They're just like, me, me, me.
I listen to this and enjoy what you're doing.
This is about us.
It's me, Frank, or whatever.
I send you $5 a month.
Please love me.
Yeah, we are creating somewhat community over a vast space.
I posted a kind comment about you on Reddit.
We're keeping this show around that should have gone off the air years and years ago.
Where's Marple?
We like a fun silly bit, especially if it's a little bit dirty.
So I wanted to...
Yeah, that's the callers.
So I wanted to...
I was like, I got to do something because I feel like everybody's so angry.
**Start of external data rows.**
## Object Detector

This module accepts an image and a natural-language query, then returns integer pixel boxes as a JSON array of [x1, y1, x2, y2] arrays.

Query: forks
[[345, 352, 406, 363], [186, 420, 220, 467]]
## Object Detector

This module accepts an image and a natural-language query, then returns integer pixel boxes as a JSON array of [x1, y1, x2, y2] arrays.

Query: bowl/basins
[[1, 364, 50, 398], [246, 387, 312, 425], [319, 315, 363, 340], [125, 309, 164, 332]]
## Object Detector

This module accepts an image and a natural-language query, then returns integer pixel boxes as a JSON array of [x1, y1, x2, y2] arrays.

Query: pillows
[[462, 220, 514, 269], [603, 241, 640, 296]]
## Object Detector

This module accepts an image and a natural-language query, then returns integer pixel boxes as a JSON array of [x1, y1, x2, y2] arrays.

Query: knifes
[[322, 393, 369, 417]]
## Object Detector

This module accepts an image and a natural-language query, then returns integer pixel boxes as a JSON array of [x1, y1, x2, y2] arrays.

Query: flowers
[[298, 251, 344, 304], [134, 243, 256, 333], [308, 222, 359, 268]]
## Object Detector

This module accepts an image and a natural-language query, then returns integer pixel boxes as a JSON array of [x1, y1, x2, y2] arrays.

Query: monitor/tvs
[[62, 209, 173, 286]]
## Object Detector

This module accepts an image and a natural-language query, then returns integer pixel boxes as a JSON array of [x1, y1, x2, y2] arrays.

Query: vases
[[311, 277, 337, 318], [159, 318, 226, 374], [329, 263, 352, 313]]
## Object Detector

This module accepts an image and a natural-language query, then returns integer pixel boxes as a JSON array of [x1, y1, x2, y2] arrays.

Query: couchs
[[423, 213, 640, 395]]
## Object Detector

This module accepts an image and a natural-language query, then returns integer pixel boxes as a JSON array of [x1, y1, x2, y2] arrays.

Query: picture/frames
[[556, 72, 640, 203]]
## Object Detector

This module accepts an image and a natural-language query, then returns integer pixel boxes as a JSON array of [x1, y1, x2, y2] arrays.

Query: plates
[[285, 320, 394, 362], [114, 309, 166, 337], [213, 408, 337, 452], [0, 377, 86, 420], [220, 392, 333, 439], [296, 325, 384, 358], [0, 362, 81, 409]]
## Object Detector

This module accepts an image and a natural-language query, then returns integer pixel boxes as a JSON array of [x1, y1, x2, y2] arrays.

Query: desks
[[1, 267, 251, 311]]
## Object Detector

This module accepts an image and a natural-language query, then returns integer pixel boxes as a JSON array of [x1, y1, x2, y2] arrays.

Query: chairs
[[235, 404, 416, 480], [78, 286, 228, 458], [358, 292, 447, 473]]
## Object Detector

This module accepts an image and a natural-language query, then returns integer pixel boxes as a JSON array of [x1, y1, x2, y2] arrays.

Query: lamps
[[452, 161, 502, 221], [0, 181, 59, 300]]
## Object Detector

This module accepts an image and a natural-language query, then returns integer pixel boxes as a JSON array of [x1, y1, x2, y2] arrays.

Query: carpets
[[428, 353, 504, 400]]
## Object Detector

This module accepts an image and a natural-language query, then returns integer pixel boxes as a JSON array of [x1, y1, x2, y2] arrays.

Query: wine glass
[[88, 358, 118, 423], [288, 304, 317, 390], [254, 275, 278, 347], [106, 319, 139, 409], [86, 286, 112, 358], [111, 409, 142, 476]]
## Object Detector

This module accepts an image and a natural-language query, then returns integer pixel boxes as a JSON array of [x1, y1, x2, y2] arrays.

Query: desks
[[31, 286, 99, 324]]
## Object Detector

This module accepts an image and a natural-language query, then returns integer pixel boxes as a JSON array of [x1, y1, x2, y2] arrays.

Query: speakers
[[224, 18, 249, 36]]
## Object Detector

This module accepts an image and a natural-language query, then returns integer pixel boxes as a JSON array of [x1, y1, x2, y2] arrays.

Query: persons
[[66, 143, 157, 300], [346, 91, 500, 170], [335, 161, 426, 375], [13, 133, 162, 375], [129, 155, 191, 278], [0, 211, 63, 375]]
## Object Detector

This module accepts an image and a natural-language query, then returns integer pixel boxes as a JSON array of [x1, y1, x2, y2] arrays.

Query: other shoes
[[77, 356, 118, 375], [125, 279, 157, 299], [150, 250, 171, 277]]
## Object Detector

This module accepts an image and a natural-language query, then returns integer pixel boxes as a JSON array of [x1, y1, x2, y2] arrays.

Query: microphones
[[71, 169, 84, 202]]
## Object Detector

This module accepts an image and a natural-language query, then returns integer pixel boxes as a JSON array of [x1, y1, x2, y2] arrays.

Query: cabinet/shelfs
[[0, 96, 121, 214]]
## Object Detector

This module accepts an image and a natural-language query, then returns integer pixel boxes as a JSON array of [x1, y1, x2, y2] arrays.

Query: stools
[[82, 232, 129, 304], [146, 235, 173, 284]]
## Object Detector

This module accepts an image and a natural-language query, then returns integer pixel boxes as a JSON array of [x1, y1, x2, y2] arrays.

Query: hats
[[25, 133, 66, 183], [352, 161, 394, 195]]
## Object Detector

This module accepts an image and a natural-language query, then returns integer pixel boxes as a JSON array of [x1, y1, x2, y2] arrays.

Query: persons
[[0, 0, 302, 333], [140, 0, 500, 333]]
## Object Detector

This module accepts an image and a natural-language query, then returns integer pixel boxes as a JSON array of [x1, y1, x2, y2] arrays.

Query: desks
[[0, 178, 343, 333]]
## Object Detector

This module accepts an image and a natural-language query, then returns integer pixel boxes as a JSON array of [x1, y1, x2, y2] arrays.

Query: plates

There's so much anger on the road.
And including me, shout out paramedopause.
And I got...
Big ups.
Yeah.
Yeah, best 10 years of my life.
It's...
So I got a bunch of bumper.
stickers because I was like, okay, these will either remind people that I am a human in here
or make them go, make them think that I'm such a dork.
They're like, oh, let's not, we can't hit this car because this lady's going to be really
annoying.
But I got magnetic.
I got magnets to put it on.
So you can switch them out.
Oh, yeah.
Turns out, Mazda meata, back end, fiberglass.
Oh.
So now I've got to peel them off the magnets and decide which ones I really love.
And I got great bumper stickers.
What are we talking to you?
Can we help you out?
This car was bought with camel cash.
I hit rock bottom at the shrimp buffet.
Scared.
That's a good one.
Oh, I believe it says like, look out.
I just left a party and I'm on my way home to see my dog.
These are all good.
Do you think, I mean, obviously the Miata bumper can't accommodate all of these.
Is this a reason to get a cyber truck?
Yeah, I think maybe it is.
You can just put them all over.
Maybe even a van.
Oh, sure.
A cyber van.
I just have the bumper van.
Oh, yeah.
And it's just all stickers.
Are magnetic bumper stickers, the new threadless t-shirts?
Is that what I'm learning here?
They might be.
Well, yeah, I mean, you think you're going to resell your car and that it's going to matter.
I think I just have to go all in with weird car.
Yeah, and just like fucking cars for kids deal with it in 10 years, you know?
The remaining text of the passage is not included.